The truck will be used as a mobile laboratory where students will have line orders and cook for paying customers, said Brandon Michael, food truck instructor.

“We’re going to be using it for instruction,” he said.

Designed by Michael and Joe Bicket, director of facilities, the food truck has a fryers, steamed tables, refrigerators, freezers, a sandwich and salad prep station, a 24-inch flat-top grill, a ventilation system and a microwave, he said.

“It’s all new and shiny, so that’s really nice,” said Miriam Conroy, department chair of culinary arts. “We had to design for what we’re going to be cooking. We knew we were going to have hot items there. We had to make sure that when we were putting it together,we were getting the kind of equipment that students were going to utilize.”

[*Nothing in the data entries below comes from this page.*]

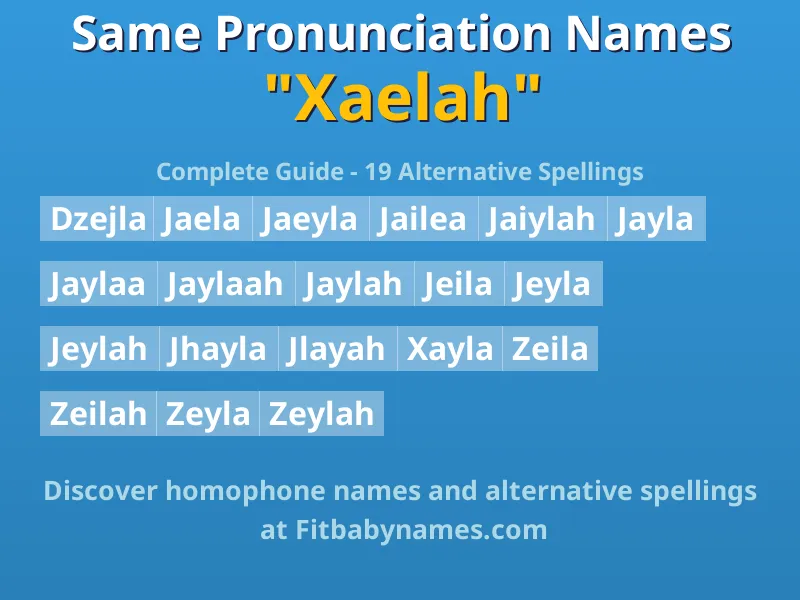 Same Pronunciation Names
"Xaelah"

Complete Guide - 19 Alternative Spellings

Dzejla Jaela Jaeyla Jailea Jaiylah Jayla

Jaylaa Jaylaah Jaylah Jeila Jeyla

Jeylah Jhayla Jlayah Xayla Zeila

Zeilah Zeyla Zeylah

Discover homophone names and alternative spellings at Fitbabynames.com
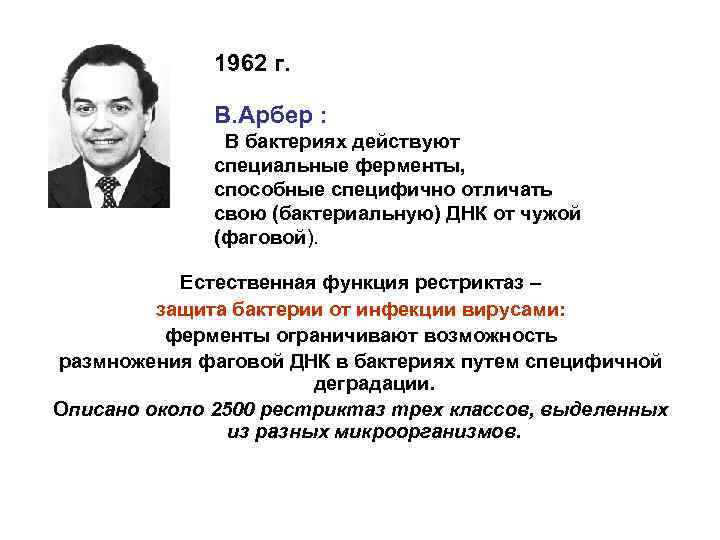 1962 г.

В.Арбер :
В бактериях действуют специальные ферменты, способные специфично отличать свою (бактериальную) ДНК от чужой (фаговой).

Естественная функция рестриктаз – защита бактерии от инфекции вирусами: ферменты ограничивают возможность размножения фаговой ДНК в бактериях путем специфичной деградации.
Описано около 2500 рестриктаз трех классов, выделенных из разных микроорганизмов.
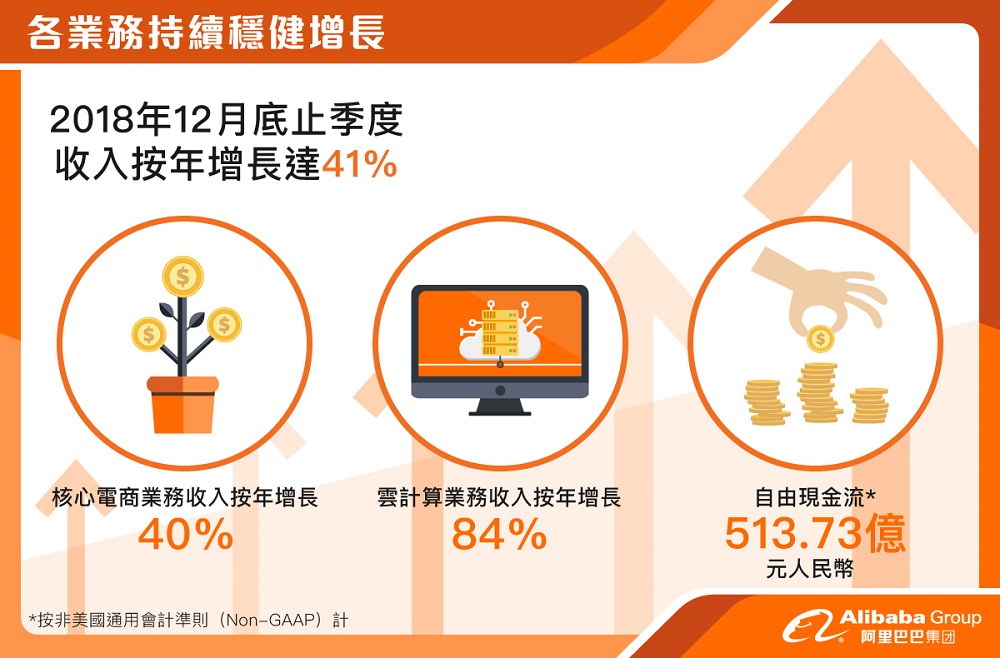 各業務持續穩健增長

2018年12月底止季度
收入按年增長達41%

核心電商業務收入按年增長
40%

雲計算業務收入按年增長
84%

自由現金流*
513.73億
元人民幣

*按非美國通用會計準則（Non-GAAP）計

Alibaba Group
阿里巴巴集团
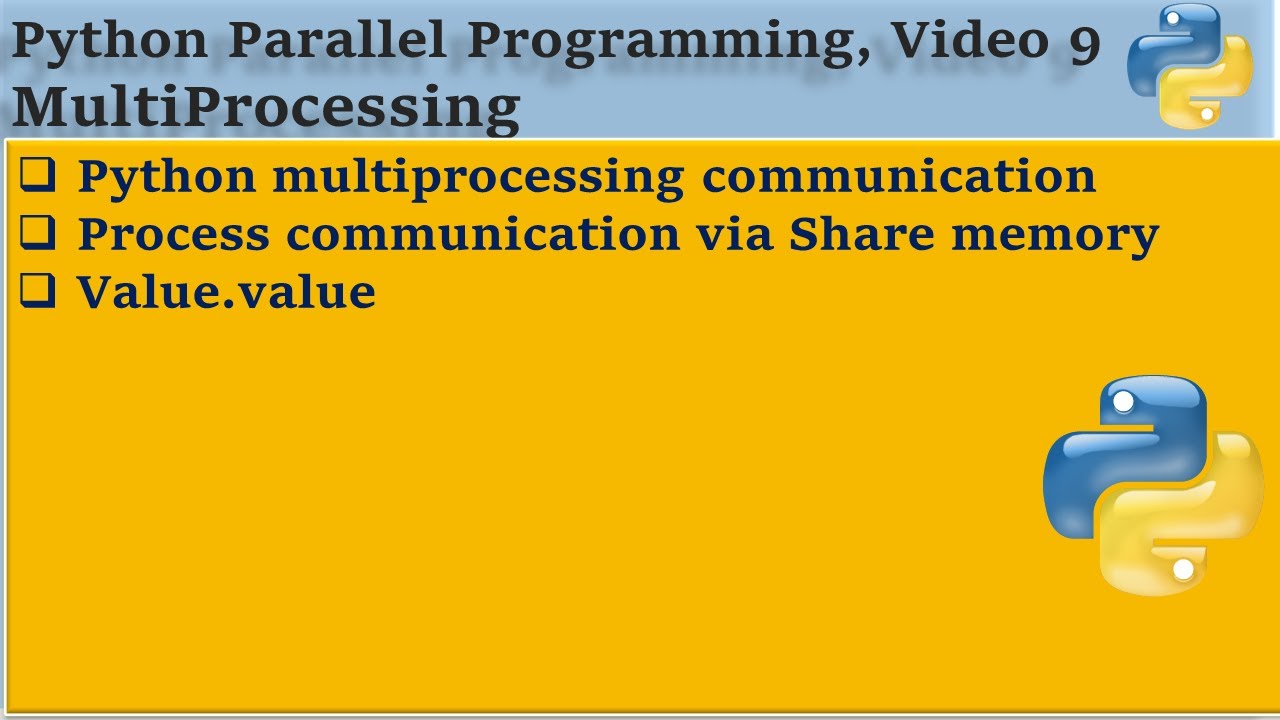 Python Parallel Programming, Video 9
MultiProcessing

❑ Python multiprocessing communication
❑ Process communication via Share memory
❑ Value.value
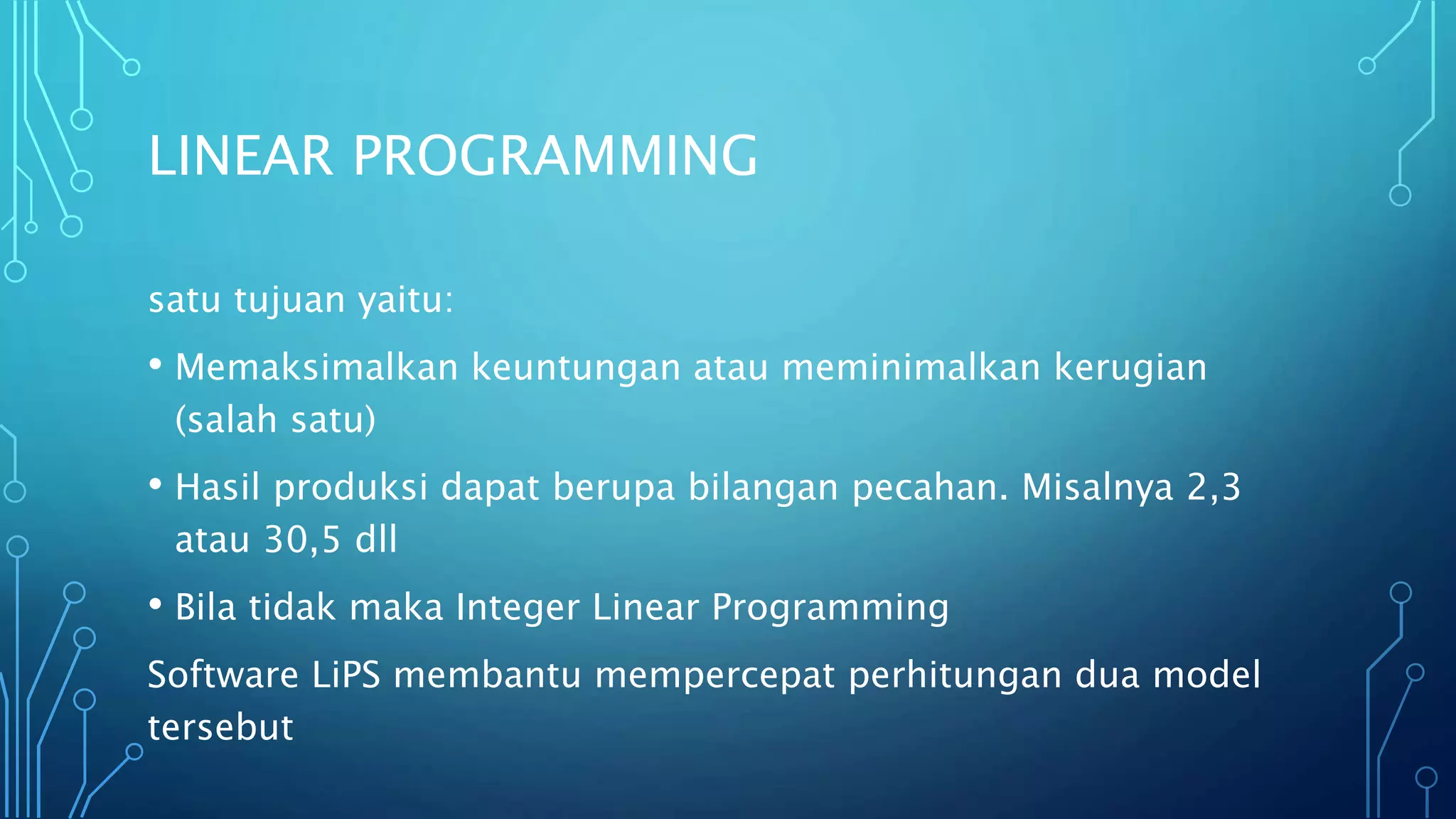 LINEAR PROGRAMMING

satu tujuan yaitu:

• Memaksimalkan keuntungan atau meminimalkan kerugian (salah satu)

• Hasil produksi dapat berupa bilangan pecahan. Misalnya 2,3 atau 30,5 dll

• Bila tidak maka Integer Linear Programming

Software LiPS membantu mempercepat perhitungan dua model tersebut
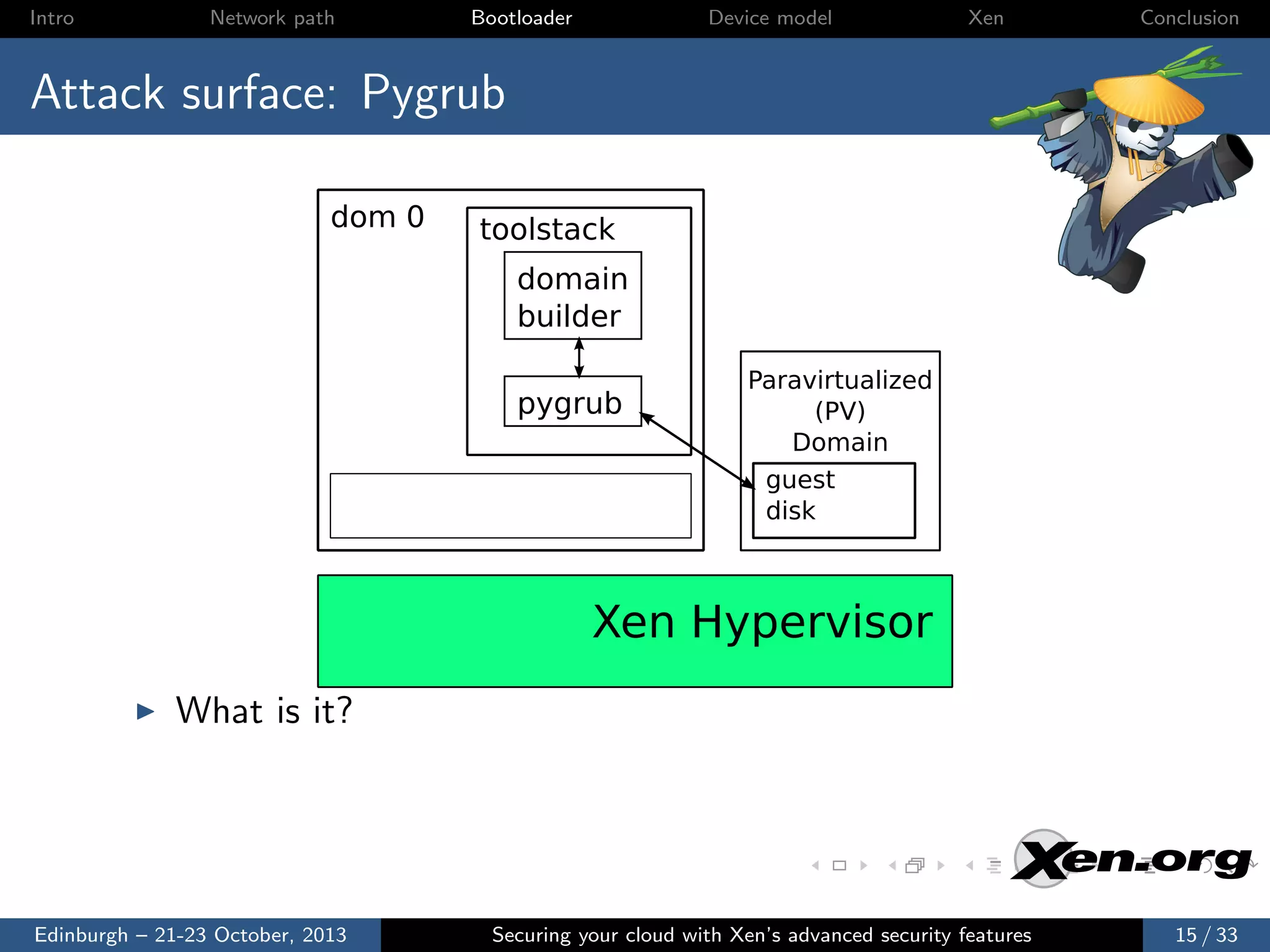 Intro Network path Bootloader Device model Xen Conclusion

Attack surface: Pygrub

dom 0

toolstack

domain builder

pygrub

Paravirtualized (PV) Domain

guest disk

Xen Hypervisor

▶ What is it?

Xen.org

Edinburgh – 21-23 October, 2013 Securing your cloud with Xen's advanced security features 15 / 33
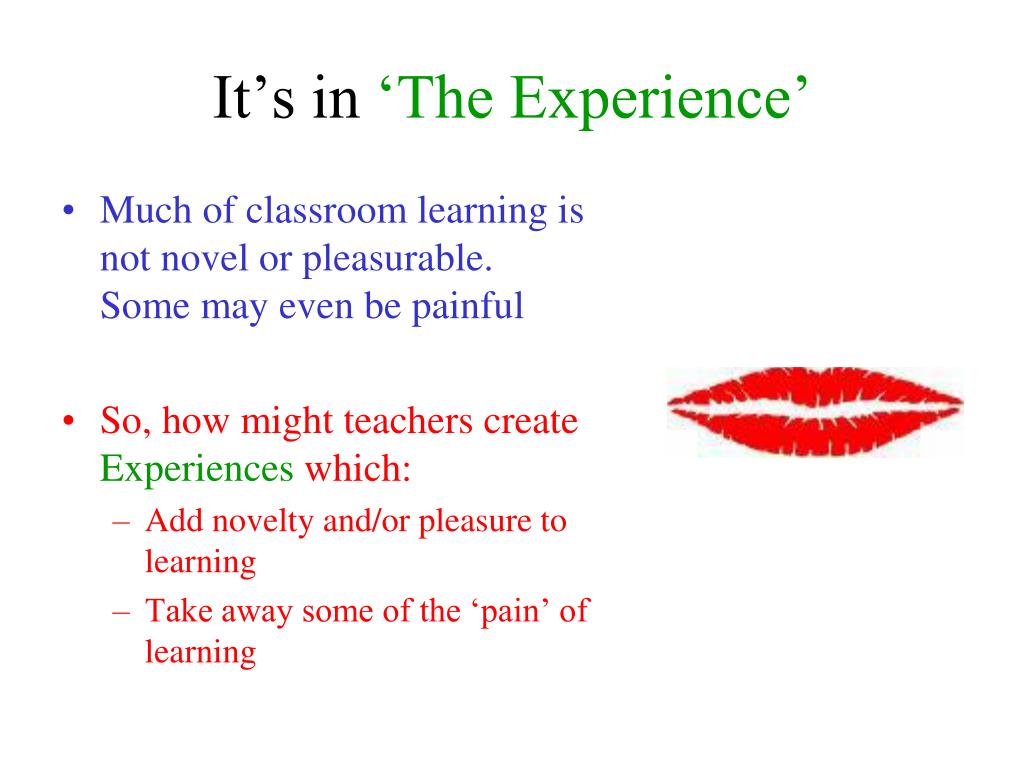 It’s in ‘The Experience’

• Much of classroom learning is not novel or pleasurable. Some may even be painful

• So, how might teachers create Experiences which:
– Add novelty and/or pleasure to learning
– Take away some of the ‘pain’ of learning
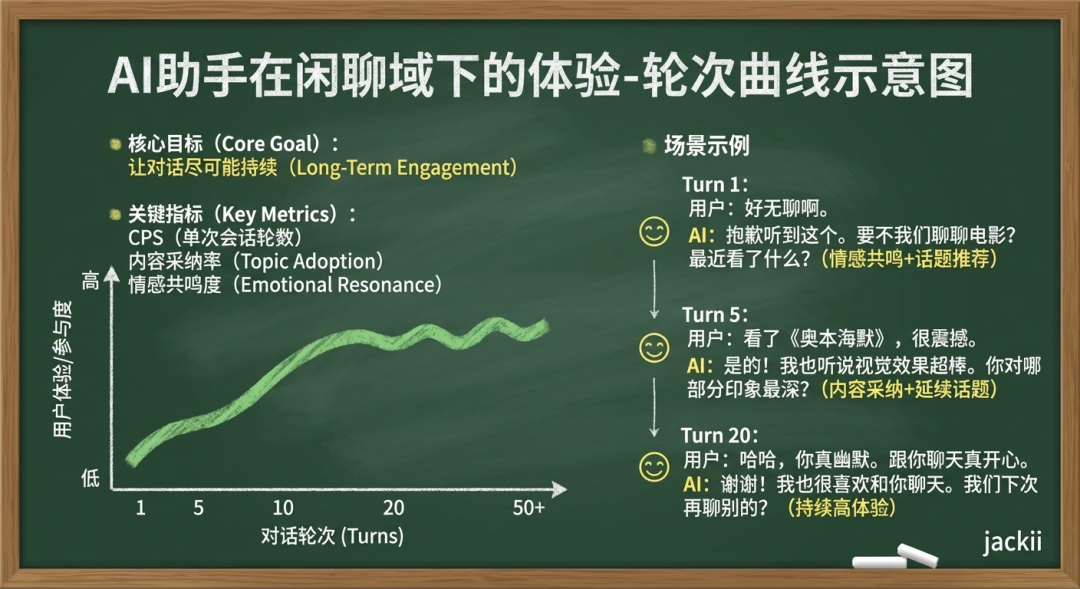 AI助手在闲聊域下的体验-轮次曲线示意图

核心目标（Core Goal）：
让对话尽可能持续（Long-Term Engagement）

关键指标（Key Metrics）：
CPS（单次会话轮数）
内容采纳率（Topic Adoption）
情感共鸣度（Emotional Resonance）

高
用户体验/参与度
低
1 5 10 20 50+
对话轮次 (Turns)

场景示例

Turn 1：
用户：好无聊啊。
AI：抱歉听到这个。要不我们聊聊电影？最近看了什么？（情感共鸣+话题推荐）

Turn 5：
用户：看了《奥本海默》，很震撼。
AI：是的！我也听说视觉效果超棒。你对哪部分印象最深？（内容采纳+延续话题）

Turn 20：
用户：哈哈，你真幽默。跟你聊天真开心。
AI：谢谢！我也很喜欢和你聊天。我们下次再聊别的？（持续高体验）

jackii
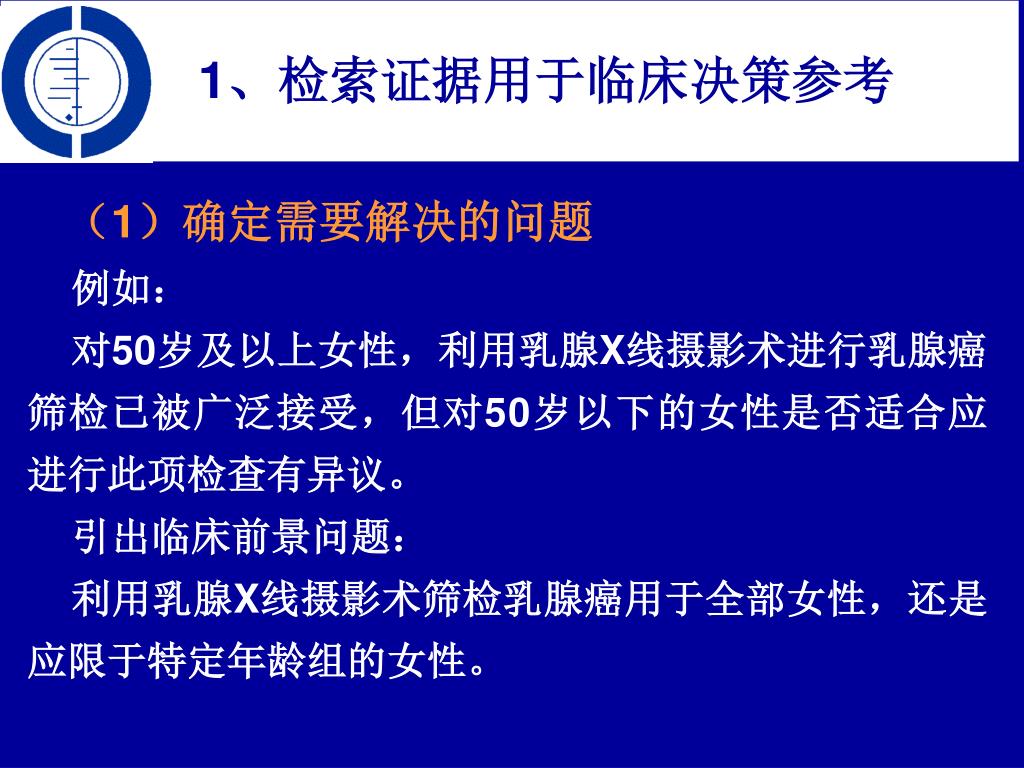 1、检索证据用于临床决策参考

（1）确定需要解决的问题

例如：

对50岁及以上女性，利用乳腺X线摄影术进行乳腺癌筛检已被广泛接受，但对50岁以下的女性是否适合应进行此项检查有异议。

引出临床前景问题：

利用乳腺X线摄影术筛检乳腺癌用于全部女性，还是应限于特定年龄组的女性。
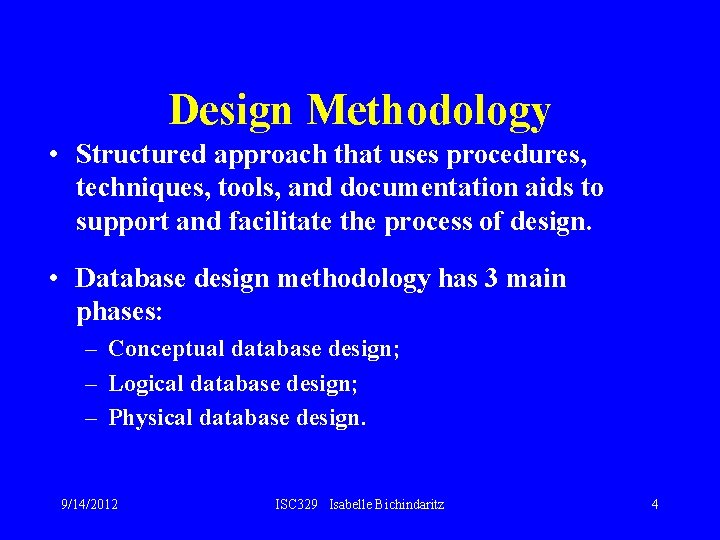 Design Methodology

• Structured approach that uses procedures, techniques, tools, and documentation aids to support and facilitate the process of design.

• Database design methodology has 3 main phases:

– Conceptual database design;

– Logical database design;

– Physical database design.

9/14/2012 ISC329 Isabelle Bichindaritz 4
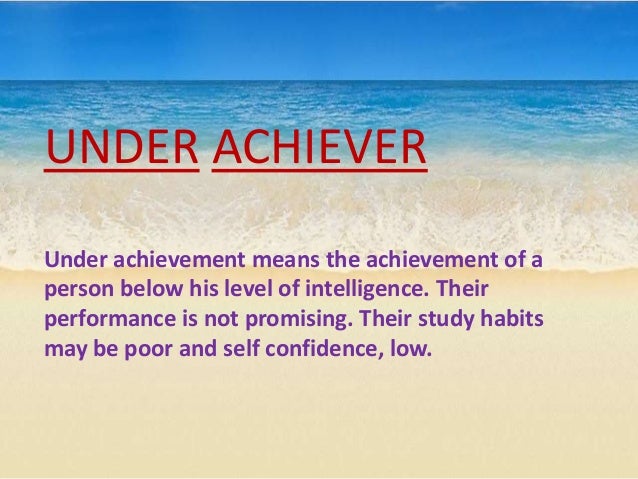 UNDER ACHIEVER

Under achievement means the achievement of a person below his level of intelligence. Their performance is not promising. Their study habits may be poor and self confidence, low.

The truck will be used as a marketing tool for the culinary arts program and other programs at Blue Ridge CTC, Michael said.

“We’ll be going around downtown to local businesses, events, fairs — stuff like that,” he said. “We’re getting our students used to the restaurant world.”

Blue Ridge CTC received the truck in December and plans to incorporate it into culinary arts classes by April, Michael said.

“We had it built for us in New Jersey,” he said. “They sent it down to us about two months ago. We’re working on getting the inspection and everything and having it fully operational.”

The truck will be used for the culinary arts program’s catering class, Michael said.

“We’ll be going around and serving a high volume of people, especially if you go to the fairs and local business partners like Procter & Gamble,” he said. “There will be a lot of people at once, so it will be a really good environment for the students to get out there.”

The culinary arts program is sending a survey out to students to help choose what the truck’s menu will be, Michael said.

“I expect we’ll do smoked items, fresh baked cookies and any kind of dessert you can think of,” he said. “Signature sandwiches and salads. We’ll probably have a signature drink, especially in the summertime. Something that people can come back and drink.”

The truck will also be brought to local high schools, Michael said.

“The high school will be more for marketing the college,” Conroy said. “That would be the focus of that — it would be to introduce the high school students to the college through the food truck.”

Owning a food truck is something the culinary arts has been working on for awhile, Conroy said.

“It’s been a trend within the industry,” she said. “The investment in something like this is huge.”

The proceeds from items sold at the food truck will go toward the culinary arts program, Michael said.